The mapping between applications to servers is not very intuitive.
Another thing we come across is that our technology just doesn’t have reporting to New Relic, but that can be addressed with a plugin/SDK. However, we can’t really make the case to put in the investment to have that happen yet.
Another thing is that we’re micro-service based, and the New Relic interface only gives us views into the top 100 services out of 50,000. Typically when we monitor our system, we use a heat map, and New Relic only provides us the second-level view of that. Ideally, it would also provide us the first-level view. Eventually, we’d like New Relic to step up to do that.
Finally, it should ideally do two things -
- Isolate the problem right away without the user having to do a lot of analysis. Right now, New Relic provides a lot of data points that require me to go in to understand.
- It has its own dashboard, and I’d like to be able to bring that/integrate it into our own system (use an API to pull out data).
Sometimes when we pull data from New Relic, we time-out or drop data, and we can see when that happens, but we're not sure if it’s us or them.
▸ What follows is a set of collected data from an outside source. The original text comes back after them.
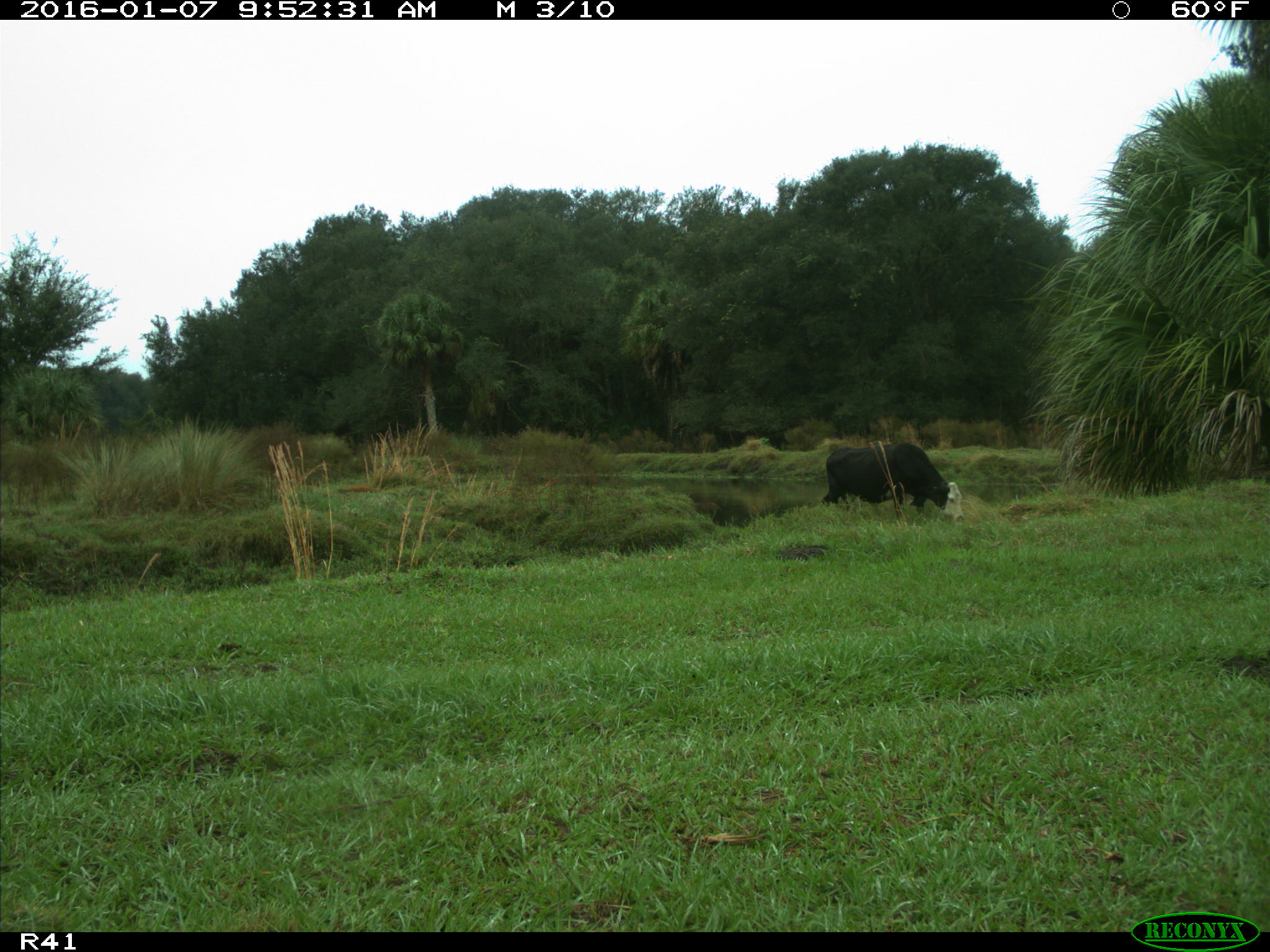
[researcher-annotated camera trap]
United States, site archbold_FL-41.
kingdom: Animalia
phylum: Chordata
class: Mammalia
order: Artiodactyla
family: Bovidae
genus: Bos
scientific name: Bos taurus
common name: domestic cow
Also, the alerting system has trouble with large alerts that come up slowly, requiring the operator to know the system well (yellow, red, orange) and to know what the alerts mean.
It hasn’t scaled quite right now. We use another tool for out-of-gate view. Currently, we manage about 60,000 servers in total and we don’t have a good roll-up view of the entire system. The application on the server side is OK. We use other tools to monitor the environment.
So far, the interactions have been good, and they keep us in the loop as to what’s been done. In terms of the solution, it’s just OK.
I wasn't involved in the setup.
Engage the development community within the company early, and request an integration tool to make implementation easy.